Last season, Quinn notched 18.5 sacks, 49 tackles, and 22 quarterback hits. He earned a Pro Bowl nod and was one of the Bears’ lone bright spots.

This offseason, the Bears traded Khalil Mack, leaving Quinn as the only top-tier pass rusher on the roster. Chicago has a young, talented rusher in Trevis Gipson and a developmental rusher in Dominque Robinson. Both will benefit from Quinn’s leadership and knowledge.

Successful rebuilds require a multitude of things. Young talent mixed with veteran leadership willing to lay the foundation for a winning culture and mentor the next group as it arrives.

The best rebuilds often start with established veteran pieces already in place.

The Philadelphia Eagles retooled around Jason Kelce, Lane Johnson, Darius Slay, Fletcher Cox, and Brandon Graham. In less than 24 months, the Eagles have gone from 4-11-1 to Super Bowl contender with a still-developing quarterback in Jalen Hurts.

Quinn, along with Roquan Smith, Eddie Jackson, and Jaylon Johnson, could, and should, be integral pieces to this rebuild along with Justin Fields.

Quinn wasn’t present during the first week of organized team activities. While Eberflus would prefer everyone was in the building, he said he trusts Quinn to be ready to go when the time comes.

Poles and Eberflus should want Quinn to be part of what they are building. He’ll almost certainly be on the team to start the season, but if Quinn gets off to another good start, contending teams will call as the trade deadline nears.

Then, the Bears must determine what’s more valuable to their future: Quinn or a Day 3 draft pick?

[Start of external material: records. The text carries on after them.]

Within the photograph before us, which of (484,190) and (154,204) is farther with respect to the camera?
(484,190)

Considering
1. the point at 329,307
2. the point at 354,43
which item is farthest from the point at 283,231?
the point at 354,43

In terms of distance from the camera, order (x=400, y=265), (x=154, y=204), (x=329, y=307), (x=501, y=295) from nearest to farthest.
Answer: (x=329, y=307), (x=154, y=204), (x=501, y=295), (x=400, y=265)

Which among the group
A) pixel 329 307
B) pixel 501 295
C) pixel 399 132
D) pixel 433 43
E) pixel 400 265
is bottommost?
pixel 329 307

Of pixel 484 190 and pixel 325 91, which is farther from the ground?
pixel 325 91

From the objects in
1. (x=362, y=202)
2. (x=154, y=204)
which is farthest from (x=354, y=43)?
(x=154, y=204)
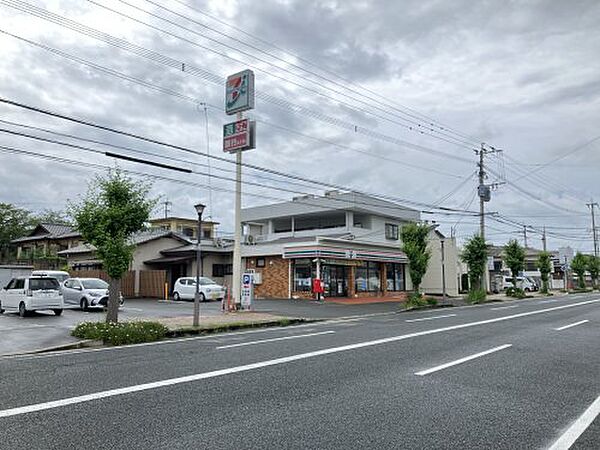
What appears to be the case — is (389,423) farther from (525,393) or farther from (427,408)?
(525,393)

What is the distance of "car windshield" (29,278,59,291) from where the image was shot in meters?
19.6

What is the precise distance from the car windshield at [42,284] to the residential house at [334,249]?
15180 millimetres

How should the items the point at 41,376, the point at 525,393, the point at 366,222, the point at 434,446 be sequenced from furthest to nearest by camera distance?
the point at 366,222, the point at 41,376, the point at 525,393, the point at 434,446

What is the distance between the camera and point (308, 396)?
6.55 metres

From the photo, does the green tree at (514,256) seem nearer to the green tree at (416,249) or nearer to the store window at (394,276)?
the store window at (394,276)

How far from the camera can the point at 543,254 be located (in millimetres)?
49062

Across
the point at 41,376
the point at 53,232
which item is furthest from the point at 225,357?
the point at 53,232

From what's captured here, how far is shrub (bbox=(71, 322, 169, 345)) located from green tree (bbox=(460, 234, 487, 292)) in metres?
26.8

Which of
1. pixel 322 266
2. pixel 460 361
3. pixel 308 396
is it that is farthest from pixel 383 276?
pixel 308 396

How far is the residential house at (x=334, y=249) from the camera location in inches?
1263

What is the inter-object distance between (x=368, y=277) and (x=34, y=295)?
22761mm

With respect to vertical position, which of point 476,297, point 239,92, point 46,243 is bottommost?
point 476,297

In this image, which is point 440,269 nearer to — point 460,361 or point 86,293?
point 86,293

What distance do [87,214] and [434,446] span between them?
41.5 ft
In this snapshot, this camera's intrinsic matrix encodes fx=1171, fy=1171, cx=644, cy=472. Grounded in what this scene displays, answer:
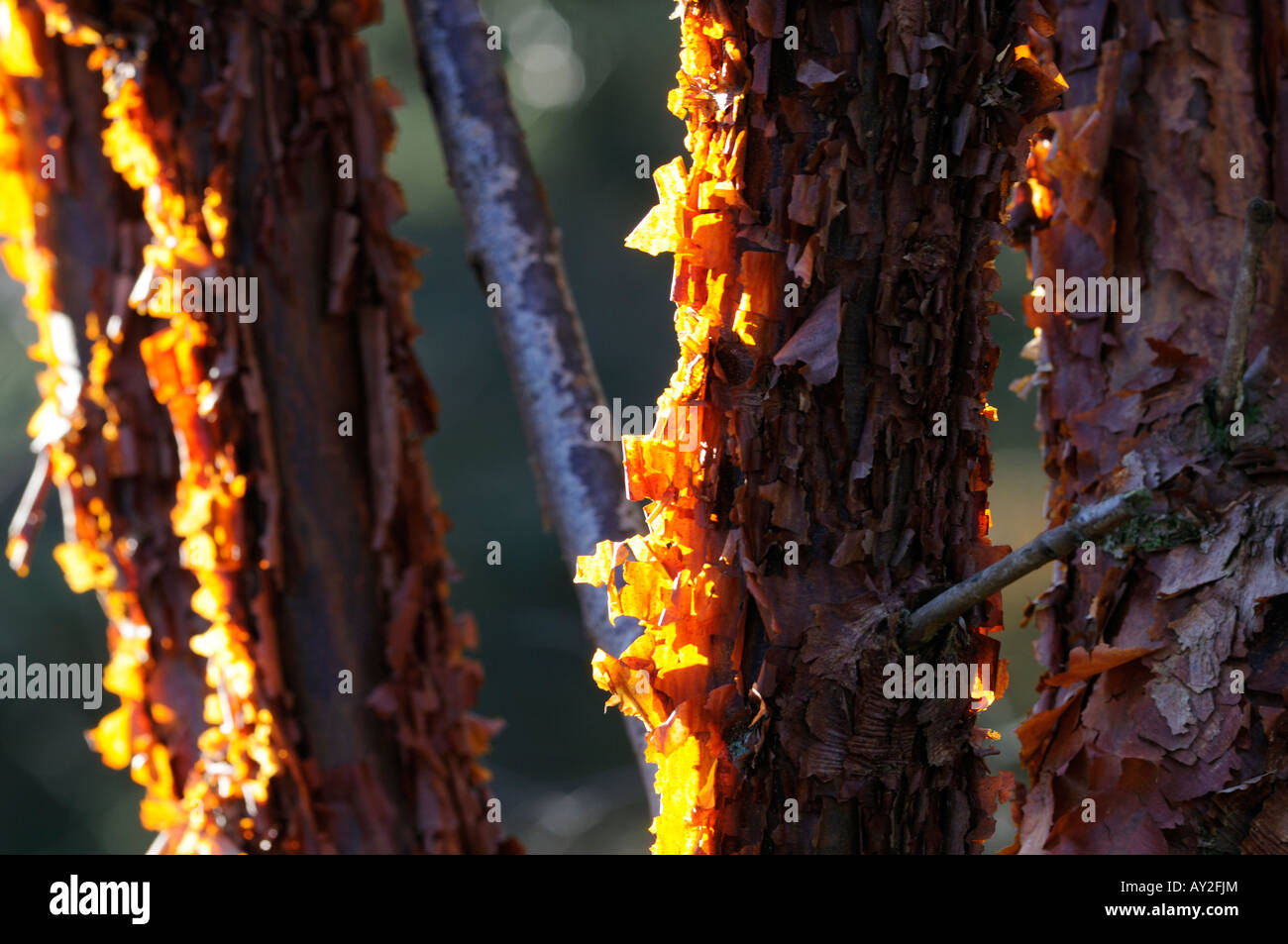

La Canfora said he could see Quinn fetching more than the second- and third-round pick the Denver Broncos got for Von Miller from the Los Angeles Rams last season. If that’s the case, the Bears shouldn’t hesitate to call in the trade when the time comes.

However, that seems highly unlikely given the recent history of trade compensation in the NFL. The Chargers gave the Bears a second- and a sixth-round pick for Mack. In 2019, the 49ers gave the Kansas City Chiefs a second-round pick for Dee Ford. As noted above, the Rams gave the Broncos a second and a third for Miller.

Quinn is coming off an impressive season and has a very team-friendly contract. But he is 32 years old and doesn’t have the consistent pedigree of Miller or Mack.

It’s more likely he’d fetch an early Day 3 pick than a second and a third.

If the Bears can find a contender desperate enough to give them one or multiple top-100 picks, they should jump at the offer. Otherwise, Quinn is much more valuable as a key piece of their defensive line than as a trade chip for a Day 3 selection.